L'Allemagne dépasse la France : 4e puissance militaire mondiale
Pendant que la France stagne, nos voisins d'outre-Rhin grimpent au quatrième rang mondial des dépenses militaires avec 107 milliards de dollars, contre seulement 70 milliards pour l'Hexagone. Un écart qui en dit long sur les priorités budgétaires de chaque nation.
Berlin s'inquiète de la domination de Rheinmetall
Le chancelier Friedrich Merz et son ministre des Finances Lars Klingbeil cherchent désormais à contrôler les procédures d'achat militaire. Leur crainte : que le géant Rheinmetall ne rafle tous les contrats de réarmement, au détriment des PME et start-up allemandes.
Cette vigilance s'explique par les performances spectaculaires du conglomérat : une croissance anticipée de 30 à 35% en 2025, avec des marges opérationnelles qui bondissent à 19% contre 5% seulement entre 2011 et 2020. Un succès qui interroge sur la transparence des attributions de marchés.
Des achats qui ne profitent pas à l'industrie nationale
Paradoxalement, l'effort de réarmement allemand bénéficie largement à l'industrie américaine. Les contrats portent principalement sur des F-35 et des hélicoptères Chinook, équipements qui ne ruissellent pas dans l'économie locale.
Cette stratégie questionne l'ambition affichée par Berlin de disposer de l'armée conventionnelle la plus puissante d'Europe. Comment y parvenir en dépendant massivement des fournisseurs étrangers ?
La France distancée dans la course aux armements
Si l'Allemagne occupe désormais le quatrième rang mondial des dépenses militaires, derrière les États-Unis, la Chine et la Russie, la France se contente de la huitième place.

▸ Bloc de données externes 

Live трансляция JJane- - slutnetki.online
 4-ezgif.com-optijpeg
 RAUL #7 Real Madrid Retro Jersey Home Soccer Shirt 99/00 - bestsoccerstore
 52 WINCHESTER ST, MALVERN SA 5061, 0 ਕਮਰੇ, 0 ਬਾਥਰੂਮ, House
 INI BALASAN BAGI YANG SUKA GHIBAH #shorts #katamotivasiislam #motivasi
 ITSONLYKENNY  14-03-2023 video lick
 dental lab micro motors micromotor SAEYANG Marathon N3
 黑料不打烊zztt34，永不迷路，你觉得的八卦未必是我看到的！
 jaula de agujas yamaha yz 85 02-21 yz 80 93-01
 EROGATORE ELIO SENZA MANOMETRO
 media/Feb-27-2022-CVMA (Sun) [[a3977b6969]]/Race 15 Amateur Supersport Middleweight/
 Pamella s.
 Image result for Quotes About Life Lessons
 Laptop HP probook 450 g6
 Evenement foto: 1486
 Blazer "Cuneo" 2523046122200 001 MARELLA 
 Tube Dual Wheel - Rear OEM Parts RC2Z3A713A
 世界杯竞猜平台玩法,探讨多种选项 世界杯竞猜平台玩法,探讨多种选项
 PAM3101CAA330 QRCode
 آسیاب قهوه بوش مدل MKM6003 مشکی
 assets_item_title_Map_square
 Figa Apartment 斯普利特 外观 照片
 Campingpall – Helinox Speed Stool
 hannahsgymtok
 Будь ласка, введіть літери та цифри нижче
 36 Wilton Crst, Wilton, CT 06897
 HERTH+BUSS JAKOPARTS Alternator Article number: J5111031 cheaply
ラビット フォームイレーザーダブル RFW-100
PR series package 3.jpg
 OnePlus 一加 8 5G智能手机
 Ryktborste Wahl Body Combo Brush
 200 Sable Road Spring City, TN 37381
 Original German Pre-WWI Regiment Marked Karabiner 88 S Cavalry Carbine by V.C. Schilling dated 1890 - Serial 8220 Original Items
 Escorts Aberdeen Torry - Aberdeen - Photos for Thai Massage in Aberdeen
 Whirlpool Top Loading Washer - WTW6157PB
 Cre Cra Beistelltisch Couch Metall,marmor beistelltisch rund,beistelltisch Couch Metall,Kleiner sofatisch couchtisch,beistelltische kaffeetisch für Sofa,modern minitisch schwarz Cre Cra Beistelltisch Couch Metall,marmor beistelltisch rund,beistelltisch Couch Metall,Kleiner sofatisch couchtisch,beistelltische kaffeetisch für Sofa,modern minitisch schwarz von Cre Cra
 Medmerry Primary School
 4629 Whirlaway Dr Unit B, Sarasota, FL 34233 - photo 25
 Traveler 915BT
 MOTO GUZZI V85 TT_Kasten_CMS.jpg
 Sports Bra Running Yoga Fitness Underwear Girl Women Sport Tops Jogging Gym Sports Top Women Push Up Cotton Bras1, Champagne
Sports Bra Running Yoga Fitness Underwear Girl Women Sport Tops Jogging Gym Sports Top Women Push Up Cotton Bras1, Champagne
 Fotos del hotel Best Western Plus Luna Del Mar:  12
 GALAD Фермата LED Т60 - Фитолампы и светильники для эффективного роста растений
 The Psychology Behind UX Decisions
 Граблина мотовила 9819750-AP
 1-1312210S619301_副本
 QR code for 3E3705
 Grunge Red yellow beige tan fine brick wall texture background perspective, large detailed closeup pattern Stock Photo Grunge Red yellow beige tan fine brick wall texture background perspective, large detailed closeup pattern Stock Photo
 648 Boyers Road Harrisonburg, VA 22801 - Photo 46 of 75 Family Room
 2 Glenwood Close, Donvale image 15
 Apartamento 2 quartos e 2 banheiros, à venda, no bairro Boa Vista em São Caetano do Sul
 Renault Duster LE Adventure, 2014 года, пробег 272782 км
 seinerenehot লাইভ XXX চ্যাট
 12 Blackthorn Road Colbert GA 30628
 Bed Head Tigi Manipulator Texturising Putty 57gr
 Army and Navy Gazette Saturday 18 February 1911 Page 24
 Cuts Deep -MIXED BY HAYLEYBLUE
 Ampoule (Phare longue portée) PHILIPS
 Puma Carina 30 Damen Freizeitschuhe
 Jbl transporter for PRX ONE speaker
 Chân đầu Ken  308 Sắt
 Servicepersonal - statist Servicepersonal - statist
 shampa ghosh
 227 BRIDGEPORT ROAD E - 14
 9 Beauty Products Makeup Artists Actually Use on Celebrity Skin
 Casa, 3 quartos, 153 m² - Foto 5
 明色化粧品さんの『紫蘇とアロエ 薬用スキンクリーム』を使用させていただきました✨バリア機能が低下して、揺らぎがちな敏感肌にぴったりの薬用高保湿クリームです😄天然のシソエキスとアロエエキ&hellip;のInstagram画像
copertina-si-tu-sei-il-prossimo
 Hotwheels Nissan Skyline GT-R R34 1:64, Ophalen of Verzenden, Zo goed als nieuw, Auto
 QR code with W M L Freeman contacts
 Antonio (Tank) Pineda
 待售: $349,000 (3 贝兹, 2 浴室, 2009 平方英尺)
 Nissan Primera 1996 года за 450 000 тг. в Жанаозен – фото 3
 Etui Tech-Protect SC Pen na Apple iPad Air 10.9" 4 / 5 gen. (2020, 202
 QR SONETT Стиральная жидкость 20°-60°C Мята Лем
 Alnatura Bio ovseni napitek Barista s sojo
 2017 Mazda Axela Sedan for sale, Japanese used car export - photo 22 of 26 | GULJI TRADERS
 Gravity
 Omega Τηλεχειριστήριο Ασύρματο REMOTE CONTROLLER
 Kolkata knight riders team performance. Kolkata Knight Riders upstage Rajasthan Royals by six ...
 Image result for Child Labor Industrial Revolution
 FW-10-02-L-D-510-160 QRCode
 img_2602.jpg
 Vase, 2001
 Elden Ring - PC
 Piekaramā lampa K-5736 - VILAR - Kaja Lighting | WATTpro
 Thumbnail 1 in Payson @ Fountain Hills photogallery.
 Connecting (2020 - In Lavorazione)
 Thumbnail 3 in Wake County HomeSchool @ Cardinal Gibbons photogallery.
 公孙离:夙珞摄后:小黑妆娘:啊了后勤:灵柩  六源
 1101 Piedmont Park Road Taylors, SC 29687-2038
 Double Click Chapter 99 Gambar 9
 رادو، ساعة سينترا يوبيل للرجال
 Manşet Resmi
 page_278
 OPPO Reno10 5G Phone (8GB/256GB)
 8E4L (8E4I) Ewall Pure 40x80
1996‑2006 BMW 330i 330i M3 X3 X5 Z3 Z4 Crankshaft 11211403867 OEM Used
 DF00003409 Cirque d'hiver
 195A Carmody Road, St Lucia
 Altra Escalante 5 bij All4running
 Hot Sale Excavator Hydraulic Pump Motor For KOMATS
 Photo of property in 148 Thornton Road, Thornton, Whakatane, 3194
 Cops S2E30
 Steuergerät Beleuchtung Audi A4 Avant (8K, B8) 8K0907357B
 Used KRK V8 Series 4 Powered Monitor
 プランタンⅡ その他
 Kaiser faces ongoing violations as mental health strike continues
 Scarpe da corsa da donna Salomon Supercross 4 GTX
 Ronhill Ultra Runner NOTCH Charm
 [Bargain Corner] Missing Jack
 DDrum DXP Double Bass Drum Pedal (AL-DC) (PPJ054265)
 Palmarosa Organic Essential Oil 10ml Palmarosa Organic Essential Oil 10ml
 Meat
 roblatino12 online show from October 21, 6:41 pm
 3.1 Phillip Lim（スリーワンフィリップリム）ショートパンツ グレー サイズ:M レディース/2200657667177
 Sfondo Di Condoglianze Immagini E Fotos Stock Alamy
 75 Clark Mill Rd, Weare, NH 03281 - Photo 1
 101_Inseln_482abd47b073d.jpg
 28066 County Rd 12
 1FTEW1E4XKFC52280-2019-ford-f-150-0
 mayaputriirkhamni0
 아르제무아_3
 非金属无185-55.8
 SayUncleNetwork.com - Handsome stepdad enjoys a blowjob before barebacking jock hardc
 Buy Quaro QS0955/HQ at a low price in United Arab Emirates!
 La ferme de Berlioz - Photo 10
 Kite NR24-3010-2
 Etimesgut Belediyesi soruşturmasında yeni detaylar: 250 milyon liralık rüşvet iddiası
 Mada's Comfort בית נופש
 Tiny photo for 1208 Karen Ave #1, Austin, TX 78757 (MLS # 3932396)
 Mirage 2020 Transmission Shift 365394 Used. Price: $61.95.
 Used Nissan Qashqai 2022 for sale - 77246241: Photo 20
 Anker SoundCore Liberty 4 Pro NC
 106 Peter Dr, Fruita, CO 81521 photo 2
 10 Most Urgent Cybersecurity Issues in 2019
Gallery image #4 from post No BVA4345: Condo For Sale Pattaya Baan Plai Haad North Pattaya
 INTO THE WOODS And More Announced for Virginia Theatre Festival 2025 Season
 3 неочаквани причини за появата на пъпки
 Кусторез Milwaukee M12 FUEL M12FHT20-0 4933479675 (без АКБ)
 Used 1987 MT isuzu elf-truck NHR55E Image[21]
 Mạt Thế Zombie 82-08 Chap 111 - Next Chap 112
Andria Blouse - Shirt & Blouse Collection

Un décrochage préoccupant pour une nation qui revendique son statut de puissance militaire européenne.
Dans le classement des exportateurs d'armement, la France conserve certes sa deuxième place mondiale avec 9,6% de parts de marché, mais l'Allemagne progresse rapidement au cinquième rang avec 5,6%.
L'industrie allemande en pleine ascension
Rheinmetall illustre parfaitement cette montée en puissance : le groupe gagne six places en un an pour atteindre le 20e rang mondial des entreprises de défense. Une performance qui contraste avec la relative stagnation des champions français du secteur.
Cette réussite industrielle allemande s'appuie sur une stratégie claire : investir massivement dans la défense tout en préservant l'excellence technologique nationale. Une leçon que la France ferait bien de méditer.